1. An image semantic communication system based on a smart metasurface, characterized in that: Using deep based on smart metasurface A joint source-channel image compression coding method, specifically including an offline training process and a physical deduction process; The offline training process includes: S1 includes: designing the semantic source-channel encoder, channel space, receiver generator, loss function and optimizer required for the joint source-channel coding process, and then initializing their respective network parameters; S2. Input the batched data into the training network built in step S1, and let it pass through the semantic source channel encoder, channel space, and receiver generator in sequence. Calculate the corresponding loss function value, and train the semantic source channel encoder and receiver generator alternately under the guidance of the optimization function. Update the network parameters using stochastic gradient descent and backpropagation. S3. Update the network parameters sequentially using three different learning rates, and determine whether the loss function value has converged to the preset value. If yes, terminate the training early and save the corresponding model parameters for offline work of edge devices; otherwise, repeat step S2. The physical deduction process specifically includes: (1) The radio frequency signal generator generates a radio frequency carrier, and the modulation and MIMO transmission are realized through the spatial modulator. The spatial modulator consists of a layer of RIS and control hardware to adjust the behavior of each RIS unit. After receiving the radio frequency signal, the spatial modulator can perform signal processing on it. (2) The radio frequency signal enters the semantic encoder and the wireless channel to complete the communication transmission process; after mapping the signal to the first layer of the semantic encoder, the intelligent metasurface directly performs computational processing on the wireless signal; the semantic encoder corresponds to the semantic source channel encoder in the offline training process. (3) After passing through the wireless channel space, the radio frequency signal passes through the semantic decoder, which corresponds to the receiver generator in the offline training process. The semantic decoder decodes the transmitted signal from the parameter space to obtain the received signal, thereby completing the communication process.
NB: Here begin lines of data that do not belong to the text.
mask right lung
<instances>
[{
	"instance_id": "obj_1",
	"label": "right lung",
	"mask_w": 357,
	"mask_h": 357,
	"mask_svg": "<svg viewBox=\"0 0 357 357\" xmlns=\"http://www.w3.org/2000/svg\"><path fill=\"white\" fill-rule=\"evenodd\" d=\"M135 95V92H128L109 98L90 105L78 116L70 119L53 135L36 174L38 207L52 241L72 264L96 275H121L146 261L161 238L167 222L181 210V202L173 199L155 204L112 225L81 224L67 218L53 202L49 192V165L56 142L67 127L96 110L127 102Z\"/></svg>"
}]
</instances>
2. The image semantic communication system based on a smart metasurface according to claim 1, characterized in that: In step S1, the provided dataset is preprocessed by modulating it from the real domain to the complex domain, and simultaneously shuffling, batching, and normalizing it; the semantic source-channel encoder, channel space, receiver generator, loss function, and optimizer required for the joint source-channel coding process are designed, and then the network parameters are initialized.